There is a reason the Bible says, with chilling finality, “How can I curse whom God has not cursed?” (Numbers 23:8). It is not poetry. It is power. It is a statement of limits, of where human scheming ends and a higher order begins. In Rivers State today, that ancient declaration has found a modern, political expression in the embattled but unbowed Governor Siminalayi Fubara.

For the third time, lawmakers in the Rivers State House of Assembly, widely perceived as proxies in a larger, bitter power struggle, have attempted to impeach Fubara. And for the third time, their effort has smashed headlong into a legal brick wall. Not politics. Not street protests. Not divine thunderbolts. Law. Cold, procedural, unforgiving law.

At some point, Nigerians must stop pretending this is about governance or constitutional morality. It is not. This is a sustained attempt to undo an election outcome and reclaim political control by any means necessary.
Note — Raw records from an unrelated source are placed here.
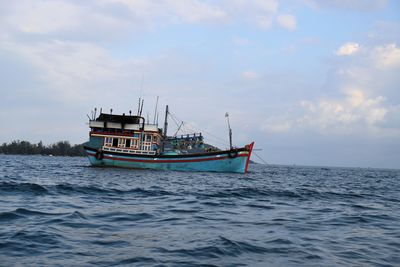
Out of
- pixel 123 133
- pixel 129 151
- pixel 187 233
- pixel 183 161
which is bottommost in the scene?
pixel 187 233

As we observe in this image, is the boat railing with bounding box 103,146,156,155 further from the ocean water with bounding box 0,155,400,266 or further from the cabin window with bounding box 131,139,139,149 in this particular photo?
the ocean water with bounding box 0,155,400,266

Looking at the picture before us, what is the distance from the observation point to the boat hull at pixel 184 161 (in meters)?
42.2

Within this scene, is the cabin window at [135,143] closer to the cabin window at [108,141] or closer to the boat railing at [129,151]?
the boat railing at [129,151]

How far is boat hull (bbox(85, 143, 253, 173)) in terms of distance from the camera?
139ft

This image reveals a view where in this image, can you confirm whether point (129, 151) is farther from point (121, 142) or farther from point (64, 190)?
point (64, 190)

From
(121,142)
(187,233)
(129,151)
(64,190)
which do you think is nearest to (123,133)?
(121,142)

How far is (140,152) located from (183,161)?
16.5 ft

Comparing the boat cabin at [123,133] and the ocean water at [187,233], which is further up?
the boat cabin at [123,133]

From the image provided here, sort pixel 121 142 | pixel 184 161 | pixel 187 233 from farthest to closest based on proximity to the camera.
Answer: pixel 121 142 < pixel 184 161 < pixel 187 233

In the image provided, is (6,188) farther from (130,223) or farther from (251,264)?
(251,264)

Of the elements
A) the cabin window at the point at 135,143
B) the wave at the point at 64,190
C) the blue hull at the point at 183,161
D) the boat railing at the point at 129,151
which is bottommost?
the wave at the point at 64,190

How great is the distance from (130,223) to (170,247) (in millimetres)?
2701

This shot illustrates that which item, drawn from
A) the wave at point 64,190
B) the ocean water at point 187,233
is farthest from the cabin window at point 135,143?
the ocean water at point 187,233

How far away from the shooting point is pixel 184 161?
4231cm
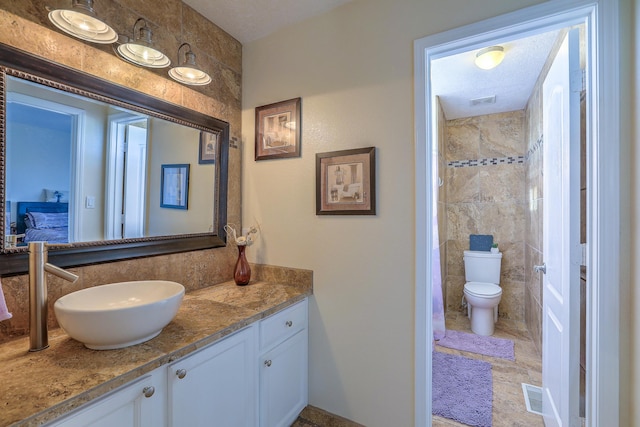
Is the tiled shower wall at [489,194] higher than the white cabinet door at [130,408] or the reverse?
higher

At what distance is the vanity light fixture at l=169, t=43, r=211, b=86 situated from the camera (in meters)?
1.37

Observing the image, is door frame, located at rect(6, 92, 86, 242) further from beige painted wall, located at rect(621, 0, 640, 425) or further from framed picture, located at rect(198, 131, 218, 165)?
beige painted wall, located at rect(621, 0, 640, 425)

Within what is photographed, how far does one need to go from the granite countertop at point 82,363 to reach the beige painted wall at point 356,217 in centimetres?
51

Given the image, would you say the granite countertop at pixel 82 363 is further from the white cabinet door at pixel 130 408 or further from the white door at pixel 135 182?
the white door at pixel 135 182

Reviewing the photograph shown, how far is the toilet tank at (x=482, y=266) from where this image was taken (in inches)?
124

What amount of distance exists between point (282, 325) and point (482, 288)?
2398 millimetres

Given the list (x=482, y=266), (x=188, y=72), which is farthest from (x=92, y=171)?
(x=482, y=266)

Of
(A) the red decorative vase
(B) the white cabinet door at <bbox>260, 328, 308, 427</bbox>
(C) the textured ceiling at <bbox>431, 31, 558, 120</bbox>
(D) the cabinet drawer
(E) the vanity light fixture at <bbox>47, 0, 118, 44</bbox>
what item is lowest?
(B) the white cabinet door at <bbox>260, 328, 308, 427</bbox>

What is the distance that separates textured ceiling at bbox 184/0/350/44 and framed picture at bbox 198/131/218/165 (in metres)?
0.73

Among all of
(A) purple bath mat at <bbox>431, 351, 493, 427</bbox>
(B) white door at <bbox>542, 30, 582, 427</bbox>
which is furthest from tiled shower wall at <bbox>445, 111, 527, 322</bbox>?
(B) white door at <bbox>542, 30, 582, 427</bbox>

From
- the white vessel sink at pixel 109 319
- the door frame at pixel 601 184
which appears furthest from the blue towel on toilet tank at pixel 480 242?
the white vessel sink at pixel 109 319

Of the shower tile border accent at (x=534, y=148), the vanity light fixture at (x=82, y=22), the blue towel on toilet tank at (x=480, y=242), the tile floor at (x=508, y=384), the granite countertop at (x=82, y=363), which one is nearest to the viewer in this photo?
the granite countertop at (x=82, y=363)

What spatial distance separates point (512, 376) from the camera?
2.16 metres

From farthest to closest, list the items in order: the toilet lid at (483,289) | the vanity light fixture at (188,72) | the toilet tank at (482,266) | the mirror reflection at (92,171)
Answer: the toilet tank at (482,266)
the toilet lid at (483,289)
the vanity light fixture at (188,72)
the mirror reflection at (92,171)
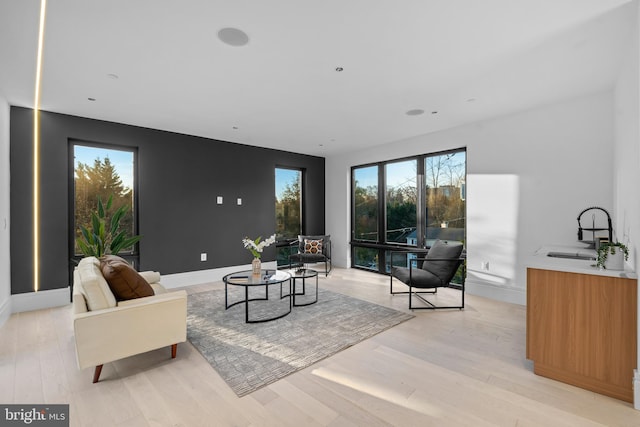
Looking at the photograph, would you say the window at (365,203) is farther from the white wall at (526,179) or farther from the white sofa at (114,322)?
the white sofa at (114,322)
Yet, like Balaam hired to curse Israel but forced by God to bless them instead, every legal arrow fired at Fubara has returned to sender.

Let us be blunt: as long as God has not cursed Fubara, and the courts keep confirming this reality, no assembly allegedly acting at the behest of Nyesom Wike can impeach him.

This latest gambit marks the third impeachment attempt against Governor Fubara since his fallout with his predecessor and erstwhile political godfather, Nyesom Wike. Three times, the Assembly has brandished the sword. Three times, the sword has shattered. If this were a boxing match, the referee would have stopped it by now.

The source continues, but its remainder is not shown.